Over time, it aims to reach at least 1,500 company-operated Shacks. Last year, there were 329 company-operated stores, including a record 43 company-operated vacancies. A further 45 are expected to be launched this year.
Lynch said the company is adding new formats such as drive-thru restaurants and smaller-footprint stores.
He also focused on Chipotle's (CMG) model, calling it "best in class" at opening company-operated restaurants "super fast." The taco chain's long-term goal is to open 7,000 stores in North America, with 315 to 345 company-owned restaurants expected to open by 2025.
Deadline: January 14, 4:00:01 pm ET
While Shake Shack doesn't offer franchises in the United States, it works with licensing partners in international restaurants. Lynch called the licensing business a "huge opportunity." It plans to open about 35 to 40 franchise stores this year.
"We're not anywhere in Europe. We're not in South America, we're not in Africa, we're not in Australia, and we have a lot of white space where we can go and build a licensing business," said the former Papa John's (PZZA) CEO, Arby's president and tower executive. said Lynch, vice president of marketing at YUM.

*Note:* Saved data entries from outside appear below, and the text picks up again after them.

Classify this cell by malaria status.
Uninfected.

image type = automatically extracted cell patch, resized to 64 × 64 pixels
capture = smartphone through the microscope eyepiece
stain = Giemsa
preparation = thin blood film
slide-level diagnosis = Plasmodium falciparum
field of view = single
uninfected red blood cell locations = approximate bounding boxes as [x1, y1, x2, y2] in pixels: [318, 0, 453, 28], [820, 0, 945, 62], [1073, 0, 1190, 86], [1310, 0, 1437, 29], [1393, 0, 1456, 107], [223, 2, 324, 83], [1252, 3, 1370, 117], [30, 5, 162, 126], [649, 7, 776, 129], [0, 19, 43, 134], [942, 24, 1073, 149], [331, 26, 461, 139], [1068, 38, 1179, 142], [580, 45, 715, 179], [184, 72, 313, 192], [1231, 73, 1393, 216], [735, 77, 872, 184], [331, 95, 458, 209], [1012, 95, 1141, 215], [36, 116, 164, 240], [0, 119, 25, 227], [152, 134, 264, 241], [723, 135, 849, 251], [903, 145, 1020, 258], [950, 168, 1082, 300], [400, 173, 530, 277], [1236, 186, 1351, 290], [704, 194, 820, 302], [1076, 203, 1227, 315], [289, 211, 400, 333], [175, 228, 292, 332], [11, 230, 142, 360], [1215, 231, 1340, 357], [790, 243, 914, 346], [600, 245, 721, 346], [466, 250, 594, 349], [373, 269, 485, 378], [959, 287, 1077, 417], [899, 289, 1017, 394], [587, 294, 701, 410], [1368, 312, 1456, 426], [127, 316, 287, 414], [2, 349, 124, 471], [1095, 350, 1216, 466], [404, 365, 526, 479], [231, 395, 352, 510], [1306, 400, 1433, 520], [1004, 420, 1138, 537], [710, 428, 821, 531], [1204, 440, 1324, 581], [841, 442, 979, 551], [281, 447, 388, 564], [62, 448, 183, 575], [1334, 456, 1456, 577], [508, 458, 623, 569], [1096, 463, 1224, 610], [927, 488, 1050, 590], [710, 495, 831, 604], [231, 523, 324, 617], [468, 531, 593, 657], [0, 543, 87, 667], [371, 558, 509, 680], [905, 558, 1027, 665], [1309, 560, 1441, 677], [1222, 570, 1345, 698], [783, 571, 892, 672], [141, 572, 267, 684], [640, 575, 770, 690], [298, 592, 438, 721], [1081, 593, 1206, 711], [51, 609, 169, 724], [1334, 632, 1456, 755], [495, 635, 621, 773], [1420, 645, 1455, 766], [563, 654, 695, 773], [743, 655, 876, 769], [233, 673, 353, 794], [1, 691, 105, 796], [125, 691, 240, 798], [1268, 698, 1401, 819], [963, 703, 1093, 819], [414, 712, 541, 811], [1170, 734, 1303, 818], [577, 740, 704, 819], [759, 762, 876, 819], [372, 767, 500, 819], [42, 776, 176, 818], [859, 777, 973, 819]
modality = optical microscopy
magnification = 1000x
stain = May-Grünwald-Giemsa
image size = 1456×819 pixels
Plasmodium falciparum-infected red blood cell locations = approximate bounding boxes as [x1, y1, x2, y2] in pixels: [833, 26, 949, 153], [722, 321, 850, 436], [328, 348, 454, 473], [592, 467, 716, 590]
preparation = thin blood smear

“Going into these markets, meeting with these licensing partners, understanding their needs, and working with them to develop a plan to help accelerate their growth, that’s what I’ve done for the past 15 years.”
However, Zakfia noted that one risk with the Shake Shack plan is "the operational pressure associated with the aggressive unit development plan."
The burger chain started out as a hot dog cart in New York City 20 years ago and continues to grow. Lynch said there may be more differentiated menu items in the future.
“As long as we can optimize it operationally, the sky is the limit from an innovation perspective.”